In Episode, the moderator notes Berlin’s aptness as a site for considering memory and forgetting on a large, historical scale. It’s tempting to read Tribe’s analytical yet flexible practice as an accumulating metaphor for our distracted moment, and works such as her 2002–3 public project in Los Angeles, a sign at the intersection of Highland Avenue and Sunset Boulevard reading ‘Cultural Amnesia’, encourage such a take. But its deeper tug comes from her articulation, via extreme cases and technological invention, of how radically reality can be edited in the cortical arena.
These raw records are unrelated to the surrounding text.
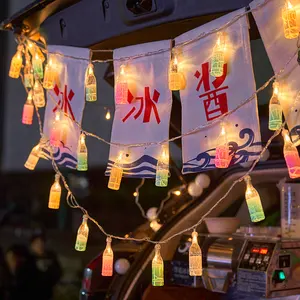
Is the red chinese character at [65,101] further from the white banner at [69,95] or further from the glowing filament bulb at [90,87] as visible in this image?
the glowing filament bulb at [90,87]

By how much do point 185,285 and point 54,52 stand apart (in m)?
1.94

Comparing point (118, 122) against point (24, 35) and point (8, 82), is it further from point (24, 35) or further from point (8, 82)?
point (8, 82)

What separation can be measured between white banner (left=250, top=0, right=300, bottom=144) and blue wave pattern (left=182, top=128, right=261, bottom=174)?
222 millimetres

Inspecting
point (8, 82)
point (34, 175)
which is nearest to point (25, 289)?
point (34, 175)

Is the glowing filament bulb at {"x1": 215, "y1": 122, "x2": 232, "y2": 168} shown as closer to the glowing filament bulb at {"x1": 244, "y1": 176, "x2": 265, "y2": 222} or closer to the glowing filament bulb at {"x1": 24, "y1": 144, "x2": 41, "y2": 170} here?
the glowing filament bulb at {"x1": 244, "y1": 176, "x2": 265, "y2": 222}

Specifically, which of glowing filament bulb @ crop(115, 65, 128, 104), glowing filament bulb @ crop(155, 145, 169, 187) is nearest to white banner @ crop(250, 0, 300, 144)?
glowing filament bulb @ crop(155, 145, 169, 187)

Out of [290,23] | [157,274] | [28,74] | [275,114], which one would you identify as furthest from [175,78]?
[28,74]

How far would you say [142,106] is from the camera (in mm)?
3293

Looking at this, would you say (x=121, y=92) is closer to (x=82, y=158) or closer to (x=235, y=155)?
(x=82, y=158)

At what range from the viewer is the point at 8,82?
6.44m

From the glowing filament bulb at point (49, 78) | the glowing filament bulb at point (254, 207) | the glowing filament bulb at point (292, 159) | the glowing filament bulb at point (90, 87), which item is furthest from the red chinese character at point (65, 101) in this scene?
the glowing filament bulb at point (292, 159)

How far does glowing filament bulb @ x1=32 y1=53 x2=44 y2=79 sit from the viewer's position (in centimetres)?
375

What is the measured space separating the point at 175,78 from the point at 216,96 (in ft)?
0.84

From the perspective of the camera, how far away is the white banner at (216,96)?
277cm
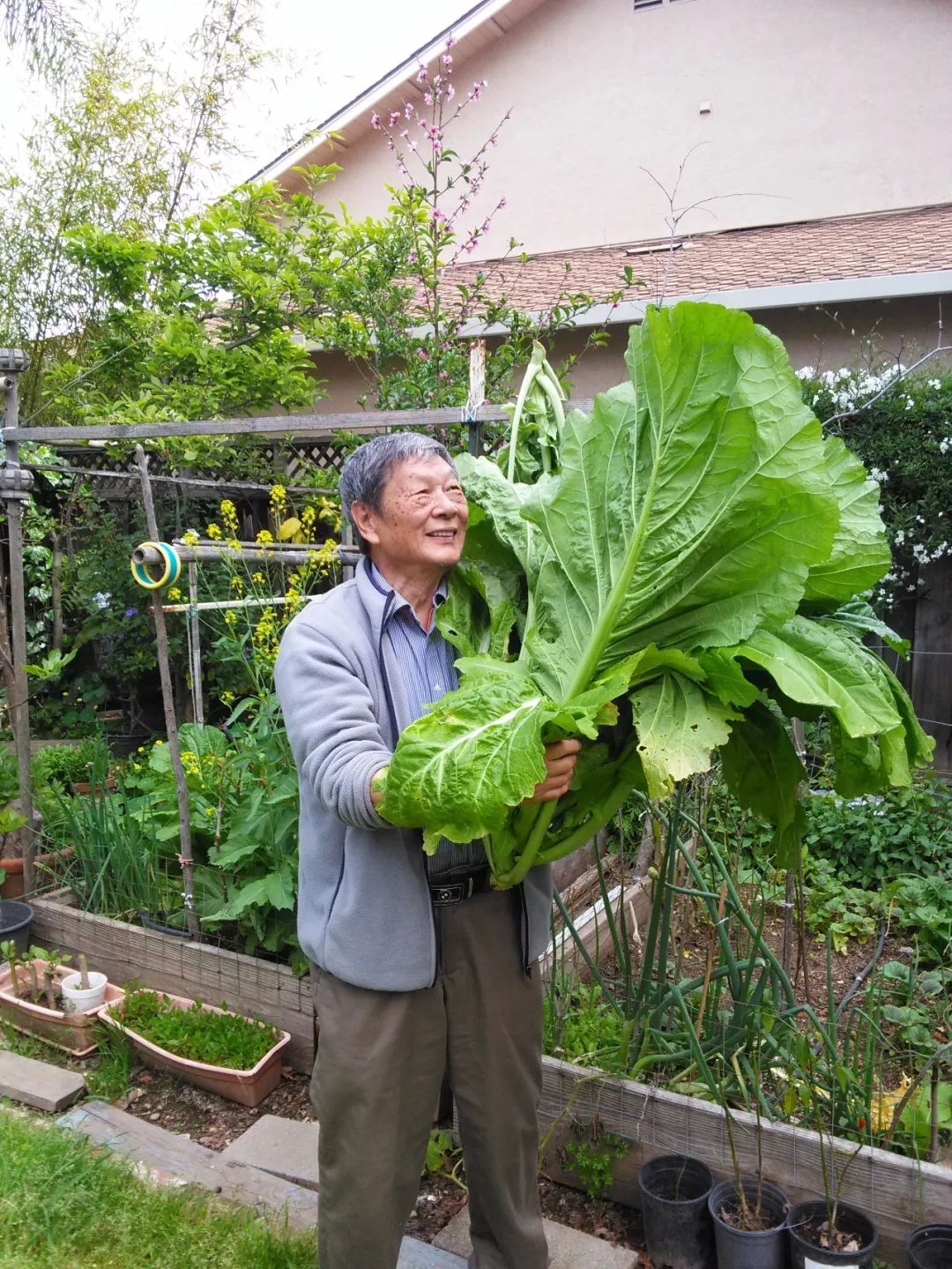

H.M. (2009), Tribe’s most ambitious and finest achievement to date, is a documentary – again using actors – about the life of H.M., a man who since enduring, aged 27, a ‘frankly experimental operation’ on his brain for severe epilepsy, cannot make new episodic memories: his recall stops at 1953. H.M. has no idea how old he is, and can’t recognize the scientist who’s worked with him since 1962. Tribe’s film, beckoning attention to its construction just as The Audition Tapes did, incorporates text, animation and photographs of famous people H.M. can’t recognize. Sometimes we don’t recognize them either. A greater anxiety, though, arises from Tribe running the 16mm film through two side-by-side projectors, so that footage appears on one screen 20 seconds after the other. That’s the length of memory H.M. has, and often the film doesn’t look the same twice. The first viewing is half-gone, warping in the dark already; and it feels like H.M. suffers, to an extreme degree, from something contained in us all.